Elizabeth Garner, of the Colorado State Demography Office, keeps track of all kinds of numbers regarding population, employment and migration. Speaking at a Wednesday event sponsored by the Vail Symposium and Vail Valley Partnership, Garner gave the audience plenty to ponder, particularly about who's coming to the valley and, perhaps more important, who's staying.
Taking care of Boomers
One of the most significant groups expected to stay in the valley is people ages 65 and older. Currently, that part of the county's population is a bit more than 4,000 people, but that figure is expected to nearly triple by 2030.
Every year, about 550 people in the county celebrate their 65th birthdays, and only about 150 of those residents subsequently leave. Eagle County has a good strategy for aging policy, Garner said, which is among the factors contributing to more and more residents staying in the valley as they age.
As Baby Boomers — people born between roughly 1946 and 1964 — age out of the workforce, the question becomes not only who will fill those jobs, but who will provide the services those older residents require.
If Garner's forecast holds, then the county will have a need for roughly 3,000 jobs to take care of its older population. As with many professions, a lot of the entry-level jobs will be filled by people between 20 and 30 years old — the age group that accounts for the bulk of people now coming to Eagle County.
Moving up the age chart a few years, people in their 30s and 40s are the most likely to leave the county, which isn't good news for the collective workforce, as workers in that age range tend to fill the next job tier.
"We need exceptional 45-year-olds," Garner said, adding that local employers need to grow that group and get those employees to stay in the valley, particularly to move into positions vacated as the older generation retires.
Housing a factor
Summit County's job creation has outstripped that of Eagle County and has passed its previous peak set in 2007. Eagle County, by comparison, still has fewer jobs than it did in 2007.

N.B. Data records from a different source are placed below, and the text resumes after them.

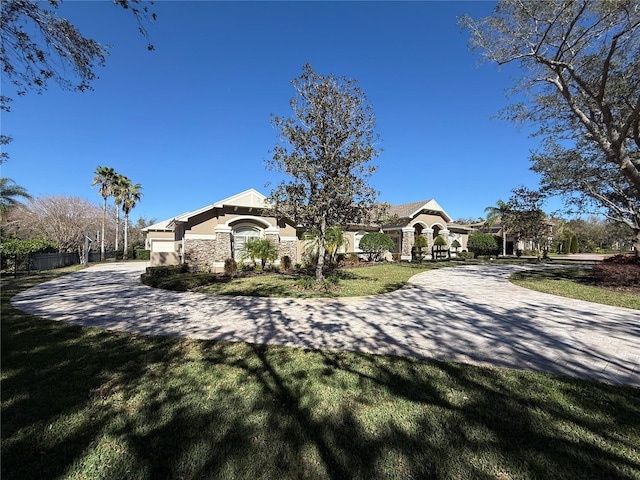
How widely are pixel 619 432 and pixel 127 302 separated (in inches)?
448

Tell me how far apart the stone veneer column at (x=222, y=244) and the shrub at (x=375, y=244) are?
11.3m

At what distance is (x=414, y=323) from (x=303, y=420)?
438 cm

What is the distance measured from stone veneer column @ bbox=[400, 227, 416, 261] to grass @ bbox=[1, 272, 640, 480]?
23213mm

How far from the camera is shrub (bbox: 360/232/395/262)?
910 inches

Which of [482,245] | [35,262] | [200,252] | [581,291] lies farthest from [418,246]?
[35,262]

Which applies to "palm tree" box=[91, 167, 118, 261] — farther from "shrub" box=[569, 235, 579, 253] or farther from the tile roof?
"shrub" box=[569, 235, 579, 253]

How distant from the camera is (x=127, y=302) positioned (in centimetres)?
917

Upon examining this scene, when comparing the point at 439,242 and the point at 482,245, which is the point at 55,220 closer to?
the point at 439,242

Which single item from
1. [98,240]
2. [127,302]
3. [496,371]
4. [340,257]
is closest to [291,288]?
[127,302]

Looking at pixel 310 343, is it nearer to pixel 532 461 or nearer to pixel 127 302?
pixel 532 461

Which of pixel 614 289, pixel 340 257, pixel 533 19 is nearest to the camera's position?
pixel 533 19

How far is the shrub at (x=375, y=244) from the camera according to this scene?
75.8ft

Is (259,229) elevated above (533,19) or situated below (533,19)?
below

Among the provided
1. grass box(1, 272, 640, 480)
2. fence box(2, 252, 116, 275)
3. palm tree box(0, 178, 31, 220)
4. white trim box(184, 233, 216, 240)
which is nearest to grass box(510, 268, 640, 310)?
grass box(1, 272, 640, 480)
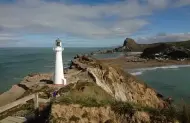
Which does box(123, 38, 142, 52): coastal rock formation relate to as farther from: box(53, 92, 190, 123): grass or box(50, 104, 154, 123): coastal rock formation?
box(50, 104, 154, 123): coastal rock formation

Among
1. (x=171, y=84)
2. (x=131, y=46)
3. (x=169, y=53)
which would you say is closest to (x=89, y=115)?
(x=171, y=84)

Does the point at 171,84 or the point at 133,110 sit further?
the point at 171,84

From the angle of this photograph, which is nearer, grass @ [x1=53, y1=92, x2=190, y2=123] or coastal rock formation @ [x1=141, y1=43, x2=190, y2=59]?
grass @ [x1=53, y1=92, x2=190, y2=123]

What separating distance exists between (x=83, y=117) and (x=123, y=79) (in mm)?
21526

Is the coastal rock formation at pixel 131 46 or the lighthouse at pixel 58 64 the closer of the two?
the lighthouse at pixel 58 64

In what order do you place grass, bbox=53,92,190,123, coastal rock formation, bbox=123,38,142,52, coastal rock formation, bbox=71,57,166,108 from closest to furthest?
grass, bbox=53,92,190,123 < coastal rock formation, bbox=71,57,166,108 < coastal rock formation, bbox=123,38,142,52

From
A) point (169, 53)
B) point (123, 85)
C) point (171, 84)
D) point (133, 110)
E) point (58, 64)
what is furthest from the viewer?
point (169, 53)

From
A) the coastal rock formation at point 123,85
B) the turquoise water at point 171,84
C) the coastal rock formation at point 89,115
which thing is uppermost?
the coastal rock formation at point 89,115

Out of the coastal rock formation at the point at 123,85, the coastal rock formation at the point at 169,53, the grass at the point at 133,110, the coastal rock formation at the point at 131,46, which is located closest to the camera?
the grass at the point at 133,110

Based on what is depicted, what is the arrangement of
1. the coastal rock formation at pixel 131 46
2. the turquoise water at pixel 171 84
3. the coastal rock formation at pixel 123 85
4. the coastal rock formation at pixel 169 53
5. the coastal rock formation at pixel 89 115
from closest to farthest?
the coastal rock formation at pixel 89 115
the coastal rock formation at pixel 123 85
the turquoise water at pixel 171 84
the coastal rock formation at pixel 169 53
the coastal rock formation at pixel 131 46

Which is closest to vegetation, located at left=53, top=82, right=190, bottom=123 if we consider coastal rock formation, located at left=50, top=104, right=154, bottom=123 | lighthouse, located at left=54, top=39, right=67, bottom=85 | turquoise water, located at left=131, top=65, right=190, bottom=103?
coastal rock formation, located at left=50, top=104, right=154, bottom=123

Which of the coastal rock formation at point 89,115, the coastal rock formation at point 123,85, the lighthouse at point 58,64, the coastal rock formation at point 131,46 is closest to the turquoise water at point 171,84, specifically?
the coastal rock formation at point 123,85

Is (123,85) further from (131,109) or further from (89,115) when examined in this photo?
(89,115)

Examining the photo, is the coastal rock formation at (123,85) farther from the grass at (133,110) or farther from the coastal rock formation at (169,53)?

Vail Valley Partnership CEO Chris Romer speculated that job-creation pace may be due in part to Summit County's aggressive housing program, which has built or acquired more than 400 deed-restricted homes in the past several years.
Housing will be crucial to keeping younger workers in the valley, particularly those who are looking to buy a first home or a home for a young, growing family. Older residents who stay in their homes — and live longer than people of similar ages 30 years ago — put further pressure on housing for younger residents.
Wages can't keep up
Another problem with future growth, in Eagle County and much of the rest of the region, is that wages aren't keeping up with similar positions on the Front Range. A recent study by the Northwest Colorado Council of Governments — a group that covers essentially the northwest quarter of the state — shows that the average annual salary in the region is more than $13,000 per year below the state average.
Colorado is one of the most expensive states to live in, Garner said. Eagle County, with its current atmosphere, simply can't sustain its current high-cost, low-wage model.
"We need to address that," Romer said.
Then there's the fact that other nearby states have lower — sometimes far lower — costs of living.
"Utah is a much better deal," Garner said.